Please report how many lines in the records contain the word "image", treating uppercase and lowercase as different, and give only the number.

[Scene-based reasoning records]
============

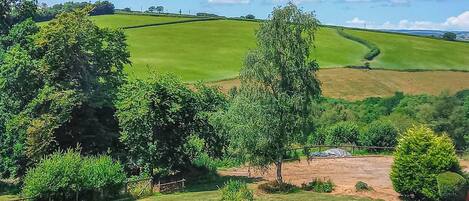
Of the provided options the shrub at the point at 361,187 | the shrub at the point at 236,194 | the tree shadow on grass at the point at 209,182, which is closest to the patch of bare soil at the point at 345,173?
the shrub at the point at 361,187

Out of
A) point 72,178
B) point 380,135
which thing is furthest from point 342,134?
point 72,178

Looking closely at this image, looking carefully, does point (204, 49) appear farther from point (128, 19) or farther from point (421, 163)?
point (421, 163)

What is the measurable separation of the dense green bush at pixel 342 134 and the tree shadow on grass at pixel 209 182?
21497mm

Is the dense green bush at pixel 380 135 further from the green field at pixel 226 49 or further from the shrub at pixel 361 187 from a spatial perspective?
the green field at pixel 226 49

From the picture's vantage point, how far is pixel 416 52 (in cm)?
12200

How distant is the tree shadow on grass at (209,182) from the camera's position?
127 feet

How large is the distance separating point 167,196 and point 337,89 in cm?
6193

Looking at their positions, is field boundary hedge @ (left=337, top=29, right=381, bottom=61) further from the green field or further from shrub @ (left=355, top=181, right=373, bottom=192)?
shrub @ (left=355, top=181, right=373, bottom=192)

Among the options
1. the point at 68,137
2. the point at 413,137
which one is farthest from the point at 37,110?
the point at 413,137

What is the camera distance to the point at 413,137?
3391cm

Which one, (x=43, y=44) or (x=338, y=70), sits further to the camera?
(x=338, y=70)

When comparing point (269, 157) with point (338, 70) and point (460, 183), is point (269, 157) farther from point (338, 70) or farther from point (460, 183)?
point (338, 70)

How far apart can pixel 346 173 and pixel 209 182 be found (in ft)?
36.8

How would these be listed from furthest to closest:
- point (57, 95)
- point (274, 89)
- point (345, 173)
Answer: point (345, 173)
point (57, 95)
point (274, 89)
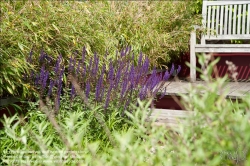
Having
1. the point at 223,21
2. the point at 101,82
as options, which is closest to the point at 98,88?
the point at 101,82

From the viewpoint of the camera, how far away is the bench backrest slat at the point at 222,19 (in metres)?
5.35

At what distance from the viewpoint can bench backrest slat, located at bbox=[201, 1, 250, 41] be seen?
5.35 metres

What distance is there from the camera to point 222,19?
5.49 meters

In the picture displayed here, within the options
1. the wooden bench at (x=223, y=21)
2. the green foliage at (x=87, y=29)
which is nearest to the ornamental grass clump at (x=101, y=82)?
the green foliage at (x=87, y=29)

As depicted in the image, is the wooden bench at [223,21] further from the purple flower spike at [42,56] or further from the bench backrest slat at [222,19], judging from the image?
the purple flower spike at [42,56]

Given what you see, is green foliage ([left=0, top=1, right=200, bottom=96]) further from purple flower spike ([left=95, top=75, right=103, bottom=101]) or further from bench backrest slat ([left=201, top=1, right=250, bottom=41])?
purple flower spike ([left=95, top=75, right=103, bottom=101])

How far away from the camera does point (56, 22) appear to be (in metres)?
3.33

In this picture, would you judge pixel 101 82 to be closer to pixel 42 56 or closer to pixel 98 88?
pixel 98 88

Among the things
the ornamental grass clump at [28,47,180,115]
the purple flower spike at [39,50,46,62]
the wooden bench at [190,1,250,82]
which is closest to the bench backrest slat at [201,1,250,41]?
the wooden bench at [190,1,250,82]

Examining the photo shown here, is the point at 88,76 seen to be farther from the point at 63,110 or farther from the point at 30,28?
the point at 30,28

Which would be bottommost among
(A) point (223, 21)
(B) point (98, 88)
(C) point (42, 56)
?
(A) point (223, 21)

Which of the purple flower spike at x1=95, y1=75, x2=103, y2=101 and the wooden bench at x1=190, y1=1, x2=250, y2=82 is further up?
the purple flower spike at x1=95, y1=75, x2=103, y2=101

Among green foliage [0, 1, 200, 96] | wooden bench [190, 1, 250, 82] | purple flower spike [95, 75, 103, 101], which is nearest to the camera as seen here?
purple flower spike [95, 75, 103, 101]

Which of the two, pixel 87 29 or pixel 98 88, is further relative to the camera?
pixel 87 29
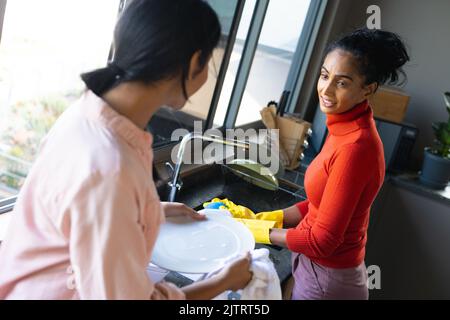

============

Correct response: 2